*Data provided*:
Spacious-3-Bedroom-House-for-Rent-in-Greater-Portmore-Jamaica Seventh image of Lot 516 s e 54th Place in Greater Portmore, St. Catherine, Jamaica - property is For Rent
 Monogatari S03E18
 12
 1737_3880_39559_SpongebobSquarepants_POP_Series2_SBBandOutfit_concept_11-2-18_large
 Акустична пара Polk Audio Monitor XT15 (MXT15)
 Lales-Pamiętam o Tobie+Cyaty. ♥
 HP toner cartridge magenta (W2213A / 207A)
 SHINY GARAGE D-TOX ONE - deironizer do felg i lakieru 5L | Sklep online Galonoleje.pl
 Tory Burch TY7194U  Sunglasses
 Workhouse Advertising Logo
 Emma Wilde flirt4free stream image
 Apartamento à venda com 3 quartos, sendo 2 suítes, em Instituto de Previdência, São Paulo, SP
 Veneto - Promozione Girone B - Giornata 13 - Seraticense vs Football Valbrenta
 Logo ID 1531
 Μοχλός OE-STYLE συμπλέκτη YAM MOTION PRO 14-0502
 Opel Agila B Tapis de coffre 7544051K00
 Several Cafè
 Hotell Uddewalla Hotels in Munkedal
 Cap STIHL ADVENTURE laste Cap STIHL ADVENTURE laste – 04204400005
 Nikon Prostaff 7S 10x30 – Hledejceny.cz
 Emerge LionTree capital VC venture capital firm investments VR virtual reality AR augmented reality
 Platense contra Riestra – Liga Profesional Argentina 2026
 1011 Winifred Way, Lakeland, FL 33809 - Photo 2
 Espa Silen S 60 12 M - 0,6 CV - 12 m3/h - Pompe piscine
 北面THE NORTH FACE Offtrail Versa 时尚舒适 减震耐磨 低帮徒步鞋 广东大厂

*Work item*: Your answer should be the data above, retyped in full and unaltered.

*Task solution*:
Spacious-3-Bedroom-House-for-Rent-in-Greater-Portmore-Jamaica Seventh image of Lot 516 s e 54th Place in Greater Portmore, St. Catherine, Jamaica - property is For Rent
 Monogatari S03E18
 12
 1737_3880_39559_SpongebobSquarepants_POP_Series2_SBBandOutfit_concept_11-2-18_large
 Акустична пара Polk Audio Monitor XT15 (MXT15)
 Lales-Pamiętam o Tobie+Cyaty. ♥
 HP toner cartridge magenta (W2213A / 207A)
 SHINY GARAGE D-TOX ONE - deironizer do felg i lakieru 5L | Sklep online Galonoleje.pl
 Tory Burch TY7194U  Sunglasses
 Workhouse Advertising Logo
 Emma Wilde flirt4free stream image
 Apartamento à venda com 3 quartos, sendo 2 suítes, em Instituto de Previdência, São Paulo, SP
 Veneto - Promozione Girone B - Giornata 13 - Seraticense vs Football Valbrenta
 Logo ID 1531
 Μοχλός OE-STYLE συμπλέκτη YAM MOTION PRO 14-0502
 Opel Agila B Tapis de coffre 7544051K00
 Several Cafè
 Hotell Uddewalla Hotels in Munkedal
 Cap STIHL ADVENTURE laste Cap STIHL ADVENTURE laste – 04204400005
 Nikon Prostaff 7S 10x30 – Hledejceny.cz
 Emerge LionTree capital VC venture capital firm investments VR virtual reality AR augmented reality
 Platense contra Riestra – Liga Profesional Argentina 2026
 1011 Winifred Way, Lakeland, FL 33809 - Photo 2
 Espa Silen S 60 12 M - 0,6 CV - 12 m3/h - Pompe piscine
 北面THE NORTH FACE Offtrail Versa 时尚舒适 减震耐磨 低帮徒步鞋 广东大厂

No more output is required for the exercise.